Arbeitsauftrag: Schreiben Sie das Interview mit Christian Berger vollständig und wortgetreu ab.

Dokumenttext:
Wie hat das Publikum bei der Premiere in Karlovy Vary reagiert?
Christian Berger: Es war toll. Wann hat man schon einen Saal mit 1 300 Leuten und einer immensen Projektionsfläche, ich denke,
es war eine 18m-Leinwand. Die ist natürlich auch gnadenlos und macht jeden Fehler sichtbar. Wir hatten auch noch nachgedreht,
weil János noch mehr Erzählung einbringen wollte, wenn die Kinder ihr Tagebuch ausfüllen. Da vom Set nichts mehr da war, mussten
wir mit Makro beschriebenes Papier filmen und die Behauptung aufstellen, die Kinder seien dabei, in ihr Tagebuch zu schreiben.
Diese Passagen haben mich etwas beunruhigt, aber die Kritik war durchwegs positiv und die Reaktionen des Publikums auch und
die beiden Preise, inklusive dem Crystal Globe, dem Hauptpreis in Karlovy Vary, natürlich auch. Der zweite Preis, das Europa
Cinema Label, ist eine tolle Sache, denn es bedeutet eine gewisse Sicherheit in der Verwertung.
Bei unserem letzten Gespräch im Winter 2010 waren Sie gerade sehr stark in die Promotion Ihres Cine Reflect Lighting System
CRLS involviert. Wie haben sich da die Dinge entwickelt?
Christian Berger: Ich muss gottseidank nicht als Verkäufer herumreisen, aber es steht selbstverständlich immer wieder im Mittelpunkt
meiner Workshops und Seminare, weil dieses Lichtsystem meine Antwort auf mein Verständnis von Licht und mein Suchen nach Licht
ist. Erst im Juni war ich damit in Moskau und anschließend in Espinho in Portugal für eine Master Class eingeladen und konnte
dort, wo sehr viele junge Leute teilnahmen, mit Erleichterung feststellen, dass etwas wie eine Sättigung in der Werkzeug-Diskussion
eingetreten ist. Ich habe dort plötzlich ein Einverständnis erlebt, dass die Frage nach der Technik hinten anzureihen ist
und es zunächst um eine Suche nach dem Wie in der Erzählung geht. Erst daraus kann sich die Frage nach den Werkzeugen
ableiten.

Extrahierte Daten:
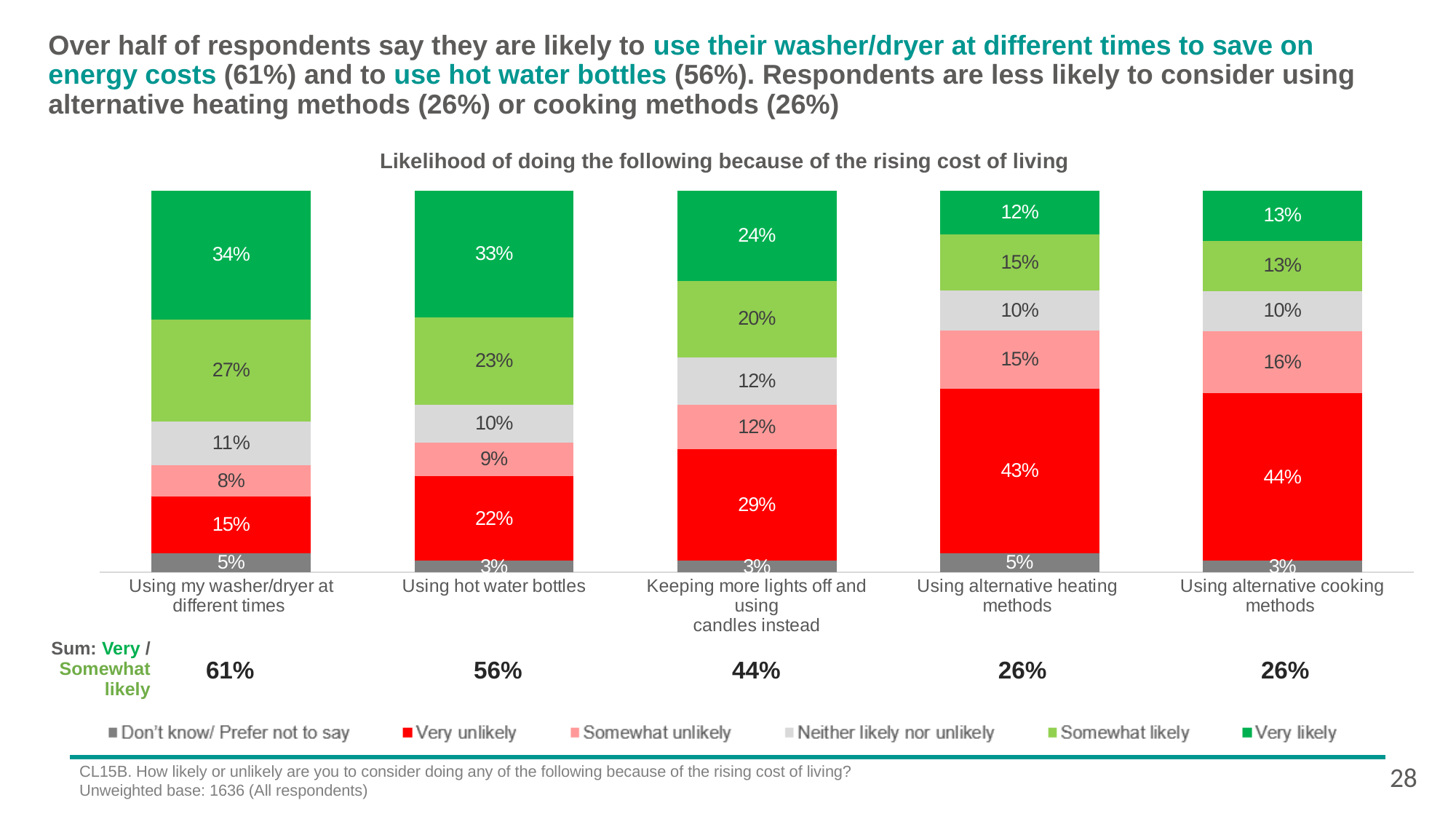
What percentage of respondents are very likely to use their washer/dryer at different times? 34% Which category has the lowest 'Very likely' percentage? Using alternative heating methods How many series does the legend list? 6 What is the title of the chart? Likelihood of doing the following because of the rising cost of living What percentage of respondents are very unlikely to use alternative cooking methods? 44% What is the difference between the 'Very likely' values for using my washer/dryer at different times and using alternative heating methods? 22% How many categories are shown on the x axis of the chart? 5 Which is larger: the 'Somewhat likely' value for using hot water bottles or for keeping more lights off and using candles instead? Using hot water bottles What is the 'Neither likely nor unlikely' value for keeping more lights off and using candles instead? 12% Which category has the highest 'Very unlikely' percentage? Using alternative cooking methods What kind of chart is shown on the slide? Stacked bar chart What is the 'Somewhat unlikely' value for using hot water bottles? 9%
* * *
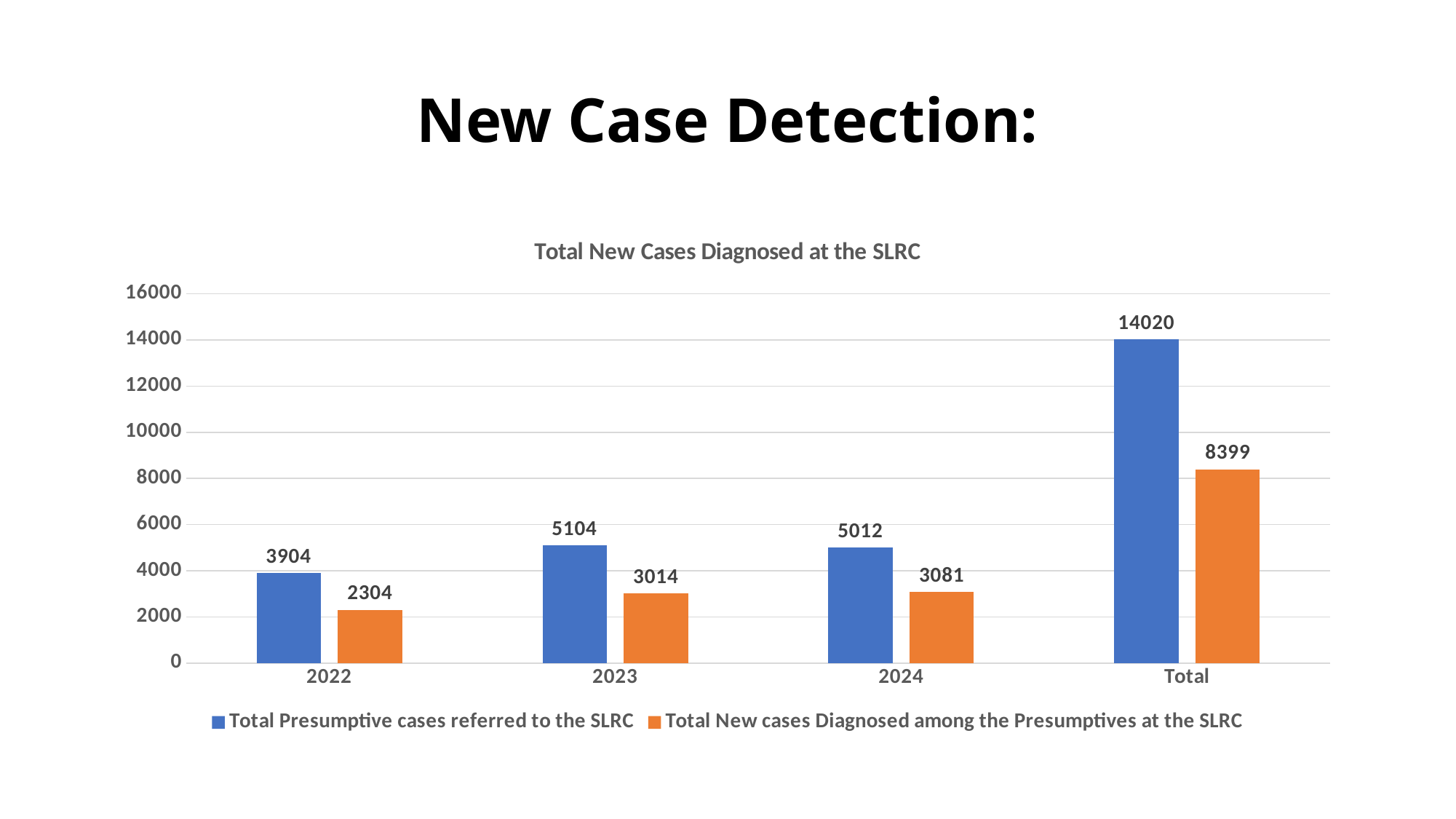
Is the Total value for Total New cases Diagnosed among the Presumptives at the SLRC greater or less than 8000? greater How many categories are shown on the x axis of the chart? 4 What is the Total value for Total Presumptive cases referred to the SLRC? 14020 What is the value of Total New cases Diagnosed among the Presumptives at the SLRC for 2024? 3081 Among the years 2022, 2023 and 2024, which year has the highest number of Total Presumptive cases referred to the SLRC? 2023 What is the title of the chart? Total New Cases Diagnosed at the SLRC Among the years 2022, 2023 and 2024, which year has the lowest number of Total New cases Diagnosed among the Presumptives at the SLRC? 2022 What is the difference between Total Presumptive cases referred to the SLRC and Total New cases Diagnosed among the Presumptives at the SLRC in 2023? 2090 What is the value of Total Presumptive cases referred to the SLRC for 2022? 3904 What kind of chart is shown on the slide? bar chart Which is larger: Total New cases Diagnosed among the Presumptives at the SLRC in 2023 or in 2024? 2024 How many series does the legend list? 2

Antwort zur Aufgabe:
Wie hat das Publikum bei der Premiere in Karlovy Vary reagiert?
Christian Berger: Es war toll. Wann hat man schon einen Saal mit 1 300 Leuten und einer immensen Projektionsfläche, ich denke,
es war eine 18m-Leinwand. Die ist natürlich auch gnadenlos und macht jeden Fehler sichtbar. Wir hatten auch noch nachgedreht,
weil János noch mehr Erzählung einbringen wollte, wenn die Kinder ihr Tagebuch ausfüllen. Da vom Set nichts mehr da war, mussten
wir mit Makro beschriebenes Papier filmen und die Behauptung aufstellen, die Kinder seien dabei, in ihr Tagebuch zu schreiben.
Diese Passagen haben mich etwas beunruhigt, aber die Kritik war durchwegs positiv und die Reaktionen des Publikums auch und
die beiden Preise, inklusive dem Crystal Globe, dem Hauptpreis in Karlovy Vary, natürlich auch. Der zweite Preis, das Europa
Cinema Label, ist eine tolle Sache, denn es bedeutet eine gewisse Sicherheit in der Verwertung.
Bei unserem letzten Gespräch im Winter 2010 waren Sie gerade sehr stark in die Promotion Ihres Cine Reflect Lighting System
CRLS involviert. Wie haben sich da die Dinge entwickelt?
Christian Berger: Ich muss gottseidank nicht als Verkäufer herumreisen, aber es steht selbstverständlich immer wieder im Mittelpunkt
meiner Workshops und Seminare, weil dieses Lichtsystem meine Antwort auf mein Verständnis von Licht und mein Suchen nach Licht
ist. Erst im Juni war ich damit in Moskau und anschließend in Espinho in Portugal für eine Master Class eingeladen und konnte
dort, wo sehr viele junge Leute teilnahmen, mit Erleichterung feststellen, dass etwas wie eine Sättigung in der Werkzeug-Diskussion
eingetreten ist. Ich habe dort plötzlich ein Einverständnis erlebt, dass die Frage nach der Technik hinten anzureihen ist
und es zunächst um eine Suche nach dem Wie in der Erzählung geht. Erst daraus kann sich die Frage nach den Werkzeugen
ableiten.